Dry needling appears to reverse these effects through mechanical disruption of dysfunctional motor endplates, normalization of local biochemical milieu, and reduction of inhibitory afferent input. Some evidence suggests that these effects are enhanced when a local twitch response is elicited, supporting the clinical emphasis on twitch-responsive needling techniques [3,4].

Conclusion

This case highlights the importance of comprehensive neuromuscular assessment following knee ligament injury. While arthrogenic muscle inhibition remains a well-established contributor to quadriceps dysfunction, intramuscular inhibitory mechanisms such as latent myofascial trigger points may independently perpetuate activation deficits, even when strength appears normalized.

In this alpine skier, a single session of trigger point dry needling to the vastus lateralis—despite the absence of pain—was associated with immediate improvements in quadriceps activation and meaningful short-term gains in functional performance. These findings support integrating muscle-based interventions with joint-focused rehabilitation strategies to address persistent neuromuscular inhibition and return-to-sport limitations.

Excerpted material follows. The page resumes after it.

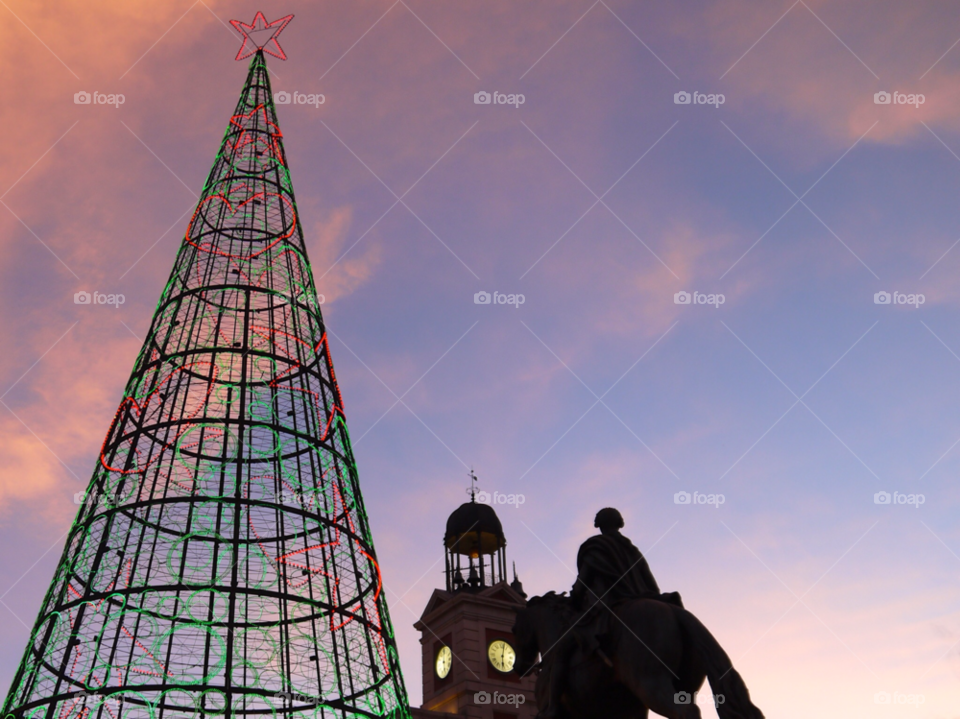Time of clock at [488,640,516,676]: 6:02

Ralph Simpson, PT, DPT, OCS, CMPT, CMTPT, LATC – Instructor

References

  1. Rice DA, McNair PJ. Quadriceps arthrogenic muscle inhibition: neural mechanisms and treatment perspectives. Sports Med. 2010.
  2. Gattie E, Cleland JA, Snodgrass S. The effectiveness of trigger point dry needling for musculoskeletal conditions: a systematic review. J Orthop Sports Phys Ther. 2017.
  3. Hong CZ. Lidocaine injection versus dry needling to myofascial trigger point: the importance of the local twitch response. Am J Phys Med Rehabil. 1994.
  4. Shah JP et al. Biochemical milieu of myofascial trigger points before and after dry needling. Arch Phys Med Rehabil. 2008.
  5. Hermens HJ et al. SENIAM recommendations for surface electromyography. 1999.